If you check the version of the python, system has Python 3.8.1 available by default. To install a higher version of Python, you’ll need to use the deadsnakes
PPA.
Run the following commands to add the deadsnakes
PPA:
sudo apt update
sudo apt install -y software-properties-common
sudo add-apt-repository -y ppa:deadsnakes/ppa
sudo apt update
Step 9: Install Python 3.11
Now, run the following command to install Python 3.11 or another desired version:
sudo apt install -y python3.11 python3.11-venv python3.11-dev
Step 10: Update the Default Python3
Version
Now, run the following command to link the new Python version as the default python3
:
sudo update-alternatives --install /usr/bin/python3 python3 /usr/bin/python3.8 1
sudo update-alternatives --install /usr/bin/python3 python3 /usr/bin/python3.11 2
sudo update-alternatives --config python3
Then, run the following command to verify that the new Python version is active:
python3 --version
Step 11: Install and Update Pip
Run the following command to install and update the pip:
curl -O https://bootstrap.pypa.io/get-pip.py
python3.11 get-pip.py
Then, run the following command to check the version of pip:
pip --version
Step 12: Clone the WebUI Repo
Run the following command to clone the webui repo:
git clone https://github.com/oobabooga/text-generation-webui
cd text-generation-webui
Step 13: Run the One-Click Installer Script
Execute the following command to run the one-click installer script:
bash start_linux.sh
- It will automatically detect your GPU, install everything needed (Python, pip, CUDA toolkits, etc.)
- You’ll be prompted to select your GPU backend (choose
CUDA
or NVIDIA GPU
).
- Wait for it to finish setting up Python environment + dependencies.

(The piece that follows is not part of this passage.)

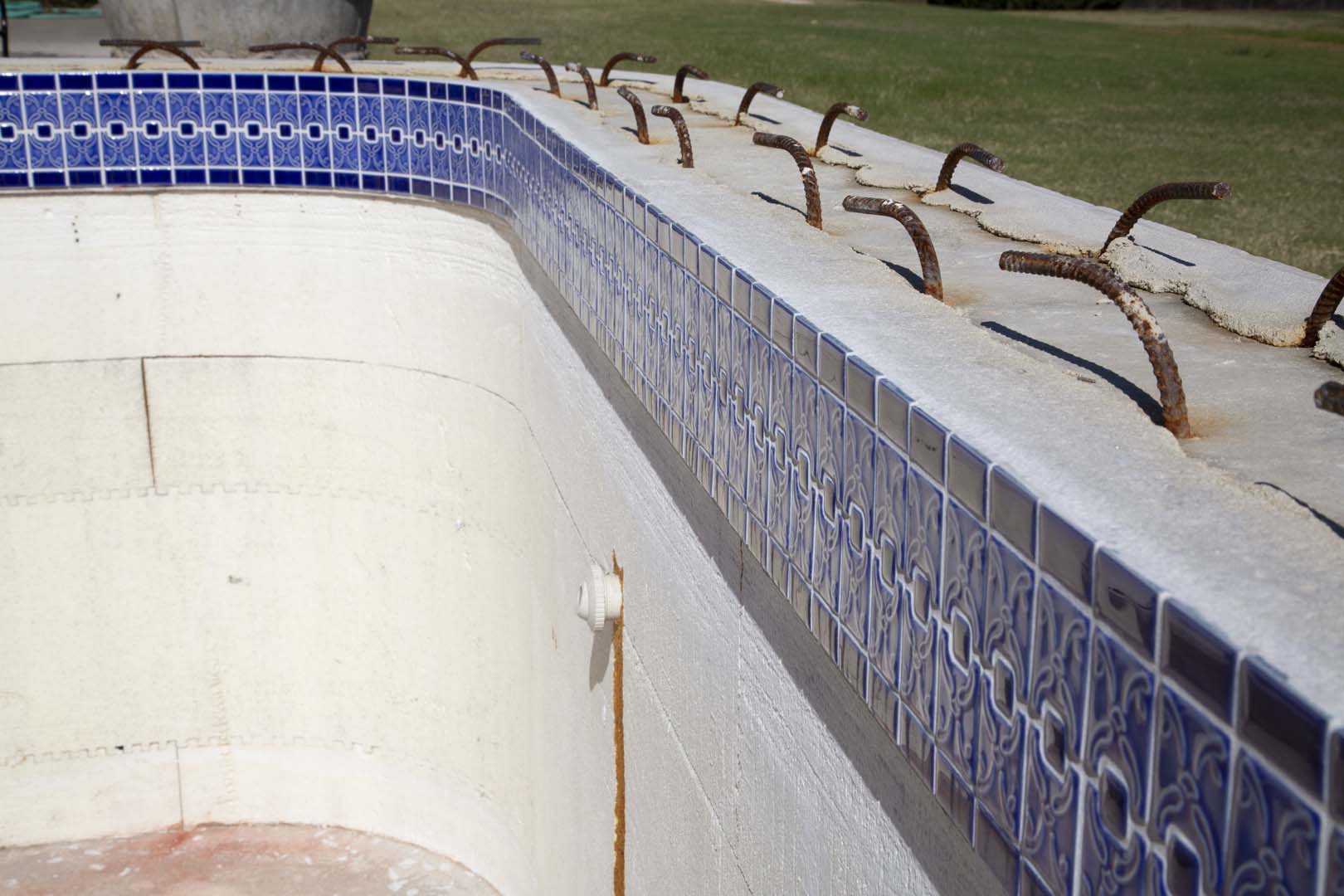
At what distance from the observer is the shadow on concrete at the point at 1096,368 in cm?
155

Since our VM uses NVIDIA CUDA GPUs (e.g., A100, H100, A6000), choose:
A
Just type A
and hit Enter
.
What Happens Next
Once you select option A
, the script will:
- Install
torch
, vllm
, and GPU-specific dependencies
- Prepare the web UI environment
- Prompt you to select or download a model (or you can do that manually)
- Launch the server on
http://127.0.0.1:7860
Step 14: SSH Port Forward
On your machine run the following command for SSH port forward:
ssh -L 7860:127.0.0.1:7860 root@<your_vm_ip>
Then open: http://localhost:7860 in your browser.
Step 15: Download the Model
Run the following command to download the model:
python3 download-model.py Menlo/Jan-nano
Step 16: Go back to the Web UI in browser
- Go to the “Model” tab
- Find
Menlo/Jan-nano
- Click Load
Step 17: Test with Prompts
Conclusion
Jan-Nano proves that you don’t need a monster model to get serious research done. With just 4B parameters, it brings structure, clarity, and tool-ready performance — making it a perfect fit for researchers, devs, and engineers who value precision over fluff. Whether you’re running it locally or deploying on a GPU-powered NodeShift VM, the setup is fast, the performance is stable, and the results speak for themselves.
Now that Jan-Nano is up and running, you’re all set to dive into smarter text generation, context-aware analysis, or even integrate it into your research workflows.